I would have posted a photo of my own clawfoot tub instead of this one, which is much cleaner and has much more bathtub bling than mine, but since I am not Martha Stewart, a photo of my bathroom posted on the internet would greatly humiliate me. You may add to your mental image a tub caddy overflowing with half-empty (or half-full, dependent on your own personal disposition) personal care products and a smattering of squeaky tub toys and soggy reading material. Please refrain from adding me to your mental image, as I have enough issues around here with getting any privacy in my own bathroom.
I'm going to tell one more thing before I go pay those bills, about a sad, sad time before I had my wonderful clawfoot tub. I have always loved taking a bath, and a hot tub full of suds has always been one of my greatest solaces. When David and I lived in Oregon, I actually had a difficult time staying warm in the winter, which seems weird from a Minnesotan. For one thing, the winter there is wet and chilly, and the wet cold seems to sink right into your bones, even when it's not nearly as cold as it gets up here in the North. For another thing, whoever designed the heating systems on the West Coast was an idiot, because they put all of the heat in the ceiling. In the ceiling. And heat rises, as we have all learned in grade school science. Yeah, there was supposedly some fancy tiles or somesuch built into the floor that would radiate this fictional heat throughout the apartment, but the only way you were actually going to feel any of it was if you were to put thick wool socks on and stand on a tall chair. Then your ears might thaw out a bit.

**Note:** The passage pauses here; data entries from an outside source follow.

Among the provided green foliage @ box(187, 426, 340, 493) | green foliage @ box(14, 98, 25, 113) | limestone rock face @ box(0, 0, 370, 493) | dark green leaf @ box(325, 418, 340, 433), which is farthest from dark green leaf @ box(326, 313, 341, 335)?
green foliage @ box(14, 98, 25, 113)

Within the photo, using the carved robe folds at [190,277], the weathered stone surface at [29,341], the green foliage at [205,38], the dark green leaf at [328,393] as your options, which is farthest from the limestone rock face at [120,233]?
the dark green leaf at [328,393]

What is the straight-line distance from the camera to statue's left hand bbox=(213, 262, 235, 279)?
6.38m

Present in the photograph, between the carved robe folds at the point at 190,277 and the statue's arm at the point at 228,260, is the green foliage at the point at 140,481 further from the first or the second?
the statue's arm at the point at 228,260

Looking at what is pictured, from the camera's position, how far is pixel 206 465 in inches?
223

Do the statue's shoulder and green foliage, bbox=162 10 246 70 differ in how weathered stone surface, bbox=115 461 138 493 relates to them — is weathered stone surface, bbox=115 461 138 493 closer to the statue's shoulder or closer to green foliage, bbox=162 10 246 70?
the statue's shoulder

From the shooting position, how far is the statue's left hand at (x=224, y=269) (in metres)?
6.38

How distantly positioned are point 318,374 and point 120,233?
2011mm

Anyway, there were days upon end when I just could NOT get warm, and the only thing that would work was to take a bath. Unfortunately, our ghetto apartment had a hot water heater the size of a lap dog. There was only enough hot water in that sucker to just cover the very bottom of our tiny little bathtub. I remember having a very difficult day, and I was just longing, with all of my soul, for a nice hot bath to make it okay. I convinced myself that there really was enough hot water to at least get a few inches in the tub, but of course I ran out, and icy water poured in. I began to cry. Sob, really. And David did the sweetest thing ever. He began heating water on the stove, three or four pans full at a time, and steadily hauled them up the stairs and poured them into my bath, over and over, for at least an hour. I slipped down under the water until only my nose poked up over the surface, writing poetry in my head, and that's when I decided I must surely marry this wonderful man.
1 comment:
Ha! I have a photo of my tub that I was going to write something about, but the photo really highlighted the grime, so I still haven't done it.